[10] Pronounced Káy-ress.

[11] Commander in the field: equivalent to our colonel.

[12] Equivalent to lieutenant-colonel.

[13] Huge "table" of rock.


IV.

THE STORMING OF THE SKY-CITY.

At daybreak, on the morning of January 22, Zaldivar gave the signal for the attack; and the main body of the Spaniards began firing their few arquebuses, and making a desperate assault at the north end of the great rock, there absolutely impregnable. The Indians, crowded along the cliffs above, poured down a rain of missiles; and many of the Spaniards were wounded. Meanwhile twelve picked men, who had hidden during the night under the overhanging cliff which protected them alike from the fire and the observation of the Indians, were crawling stealthily around under the precipice, dragging the pedrero by ropes. Most of these twelve were arquebusiers; and besides the weight of the ridiculous little cannon, they had their ponderous flintlocks and their clumsy armor,—poor helps for scaling heights which the unencumbered athlete finds difficult. Pursuing their toilsome way unobserved, pulling one another and then the pedrero up the ledges, they reached at last the top of a great outlying pinnacle of rock, separated from the main cliff of Acoma by a narrow but awful chasm. Late in the afternoon they had their howitzer trained upon the town; and the loud report, as its cobble-stone ball flew into Acoma, signalled the main body at the north end of the mesa that the first vantage-ground had been safely gained, and at the same time warned the savages of danger from a new quarter.

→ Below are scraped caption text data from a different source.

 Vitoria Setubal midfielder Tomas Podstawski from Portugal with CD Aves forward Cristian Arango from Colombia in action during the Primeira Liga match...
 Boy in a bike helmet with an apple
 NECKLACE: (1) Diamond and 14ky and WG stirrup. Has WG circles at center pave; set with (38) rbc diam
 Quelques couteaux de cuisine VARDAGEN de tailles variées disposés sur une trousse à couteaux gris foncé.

That night little squads of Spaniards climbed the great precipices which wall the trough-like valley on east and west, cut down small pines, and with infinite labor dragged the logs down the cliffs, across the valley, and up the butte on which the twelve were stationed. About a score of men were left to guard the horses at the north end of the mesa; and the rest of the force joined the twelve, hiding behind the crags of their rock-tower. Across the chasm the Indians were lying in crevices, or behind rocks, awaiting the attack.